本文 =
═══

なので、大山先生の要約のように、ある程度は既知の事実に基づきながらも、自分自身の考えを構築することが大事だと思います。

昨日の憲法カフェでの討議、及び私自身が過去に得た知識から私は以下の通り考えます。

ロシア・ウクライナ戦争は、一般的にはいきなりロシアがウクライナに攻め込んだとされ、これは国際法違反でありロシア軍は問答無用で即時撤退せよというという声が、右派も左派も一緒に日本中を席巻していると感じられます。
ある左派の政党は、戦争を憎み平和を希求するその姿勢に対して日頃私は感動し共鳴していますが、この戦争に対する主張は上から目線のジャッジによる一方的な主張であり思考が不十分だと思います。それでは人類にとっていい結果を産みださないと私は思います。
正しいジャッジだからよいというのではなく、戦争を止めるにはどうするべきかと、そこを考える必要があります。
プーチン・ロシアが100%間違っているから世界が団結してプーチン政権を追い詰めろという主張です。ここに相手を理解しようとする意志や和解を望む気持ちは少しも感じ取れません。力で押し潰せばよいという冷たさしかありません。即時撤退せよという上から目線の命令のような主張では、相手を余計怒らせ、結果として戦争を煽るばかりだと思います。
プーチン・ロシアは核を持っています。このような一方的な追い詰め方は、私は大変危険だと思います。追い詰めた結果核兵器が使われた。それからでは遅いのです。核兵器を持つ国を力で押し潰そうとすることはやるべきではないと、私は思います。

バイデン大統領はロシアの侵攻の数日前にはロシアの侵攻を予言したようです。予言ができるはずはないので、何か事実を掴んでいたからだと思います。ゼレンスキー大統領は現時点ではクリミアについては黙っていますがその時はクリミアを取り戻すと公言し、クリミアを空爆したという話も聞きました。何が本当か私にはわかりません。

腕力が強いAと、弱いBがいるとします。AがBを殴ればBはどうするでしょうか。Aが殴ったと大声で騒ぎ立て、周囲を味方につけます。逆にBがAを殴ればAはどうするでしょうか。Bの場合と同じことをするでしょうか。そんなことはしないでしょう。そんなことをすれば、メンツは潰れ、腕力が強いという看板を下さねばならなくなるでしょう。ではどうするか。それを騒ぎ立てるのではなく黙っているでしょう。その代わり5倍にしてやり返すでしょう。

このAがロシアじゃないのかと、私はそんな気がします。両陣営はそれぞれ都合のいいプロパガンダをやるし、都合の悪いことは隠します。その上真相を知る人はごく僅かで、また喋らないでしょう。有り得る可能性を自分なりに推察するしかありません。
とても巧妙な心理戦略だと思います。

重要なことは、上から目線でジャッジし、問答無用の一方的な主張ではなく、両者の主張を取り上げなければ和解はできないということです。

═══

提供された記録 =
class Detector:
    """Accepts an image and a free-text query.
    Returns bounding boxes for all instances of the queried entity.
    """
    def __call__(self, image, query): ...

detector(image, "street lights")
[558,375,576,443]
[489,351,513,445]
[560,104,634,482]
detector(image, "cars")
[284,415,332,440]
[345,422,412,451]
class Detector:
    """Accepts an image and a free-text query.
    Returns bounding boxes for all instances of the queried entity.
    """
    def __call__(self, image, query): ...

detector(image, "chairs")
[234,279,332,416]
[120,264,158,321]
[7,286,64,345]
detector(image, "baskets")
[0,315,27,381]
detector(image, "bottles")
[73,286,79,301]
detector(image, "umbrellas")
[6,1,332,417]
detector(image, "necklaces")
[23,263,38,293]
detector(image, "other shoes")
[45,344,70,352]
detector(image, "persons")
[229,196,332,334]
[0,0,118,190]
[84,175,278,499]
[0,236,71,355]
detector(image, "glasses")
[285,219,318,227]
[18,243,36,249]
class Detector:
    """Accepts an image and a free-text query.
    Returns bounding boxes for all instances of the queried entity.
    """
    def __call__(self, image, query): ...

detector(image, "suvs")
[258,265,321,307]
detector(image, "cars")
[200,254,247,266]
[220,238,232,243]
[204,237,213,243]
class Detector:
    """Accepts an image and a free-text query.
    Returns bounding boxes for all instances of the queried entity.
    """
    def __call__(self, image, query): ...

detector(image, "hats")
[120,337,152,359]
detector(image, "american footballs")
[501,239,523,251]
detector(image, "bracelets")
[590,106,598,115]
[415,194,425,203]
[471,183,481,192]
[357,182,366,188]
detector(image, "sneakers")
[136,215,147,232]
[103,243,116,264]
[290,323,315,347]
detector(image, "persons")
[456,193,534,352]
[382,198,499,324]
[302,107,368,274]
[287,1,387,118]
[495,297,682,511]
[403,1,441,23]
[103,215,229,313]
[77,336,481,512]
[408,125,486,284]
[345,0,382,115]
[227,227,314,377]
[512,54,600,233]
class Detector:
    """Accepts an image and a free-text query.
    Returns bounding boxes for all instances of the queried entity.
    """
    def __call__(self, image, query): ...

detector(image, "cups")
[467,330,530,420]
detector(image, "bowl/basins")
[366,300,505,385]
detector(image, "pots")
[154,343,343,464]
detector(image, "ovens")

═══

練習課題 =
本文の「プーチン・ロシアは核を持って」から「とても巧妙な心理戦略だと思います。」までをすべて書き写し、その際「腕力」を「体力」に置き換えなさい。 記録は本文とは別の資料です。

解答 =
プーチン・ロシアは核を持っています。このような一方的な追い詰め方は、私は大変危険だと思います。追い詰めた結果核兵器が使われた。それからでは遅いのです。核兵器を持つ国を力で押し潰そうとすることはやるべきではないと、私は思います。

バイデン大統領はロシアの侵攻の数日前にはロシアの侵攻を予言したようです。予言ができるはずはないので、何か事実を掴んでいたからだと思います。ゼレンスキー大統領は現時点ではクリミアについては黙っていますがその時はクリミアを取り戻すと公言し、クリミアを空爆したという話も聞きました。何が本当か私にはわかりません。

体力が強いAと、弱いBがいるとします。AがBを殴ればBはどうするでしょうか。Aが殴ったと大声で騒ぎ立て、周囲を味方につけます。逆にBがAを殴ればAはどうするでしょうか。Bの場合と同じことをするでしょうか。そんなことはしないでしょう。そんなことをすれば、メンツは潰れ、体力が強いという看板を下さねばならなくなるでしょう。ではどうするか。それを騒ぎ立てるのではなく黙っているでしょう。その代わり5倍にしてやり返すでしょう。

このAがロシアじゃないのかと、私はそんな気がします。両陣営はそれぞれ都合のいいプロパガンダをやるし、都合の悪いことは隠します。その上真相を知る人はごく僅かで、また喋らないでしょう。有り得る可能性を自分なりに推察するしかありません。
とても巧妙な心理戦略だと思います。